◆ **Work to be completed**
Print every record below exactly as it stands.

_ _ _ _ _ _ _

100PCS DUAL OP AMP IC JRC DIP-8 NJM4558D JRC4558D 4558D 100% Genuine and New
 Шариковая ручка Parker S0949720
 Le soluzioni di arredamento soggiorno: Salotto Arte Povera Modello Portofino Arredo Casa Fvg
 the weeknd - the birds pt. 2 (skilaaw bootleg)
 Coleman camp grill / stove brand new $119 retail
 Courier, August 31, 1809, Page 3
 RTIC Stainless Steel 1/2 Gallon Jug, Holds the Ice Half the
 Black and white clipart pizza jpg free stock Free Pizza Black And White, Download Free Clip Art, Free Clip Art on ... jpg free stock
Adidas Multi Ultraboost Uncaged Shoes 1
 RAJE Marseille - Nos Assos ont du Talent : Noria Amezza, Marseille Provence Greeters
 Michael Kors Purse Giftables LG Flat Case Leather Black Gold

_ _ _ _ _ _ _

◆ **Reply to the task**
100PCS DUAL OP AMP IC JRC DIP-8 NJM4558D JRC4558D 4558D 100% Genuine and New
 Шариковая ручка Parker S0949720
 Le soluzioni di arredamento soggiorno: Salotto Arte Povera Modello Portofino Arredo Casa Fvg
 the weeknd - the birds pt. 2 (skilaaw bootleg)
 Coleman camp grill / stove brand new $119 retail
 Courier, August 31, 1809, Page 3
 RTIC Stainless Steel 1/2 Gallon Jug, Holds the Ice Half the
 Black and white clipart pizza jpg free stock Free Pizza Black And White, Download Free Clip Art, Free Clip Art on ... jpg free stock
Adidas Multi Ultraboost Uncaged Shoes 1
 RAJE Marseille - Nos Assos ont du Talent : Noria Amezza, Marseille Provence Greeters
 Michael Kors Purse Giftables LG Flat Case Leather Black Gold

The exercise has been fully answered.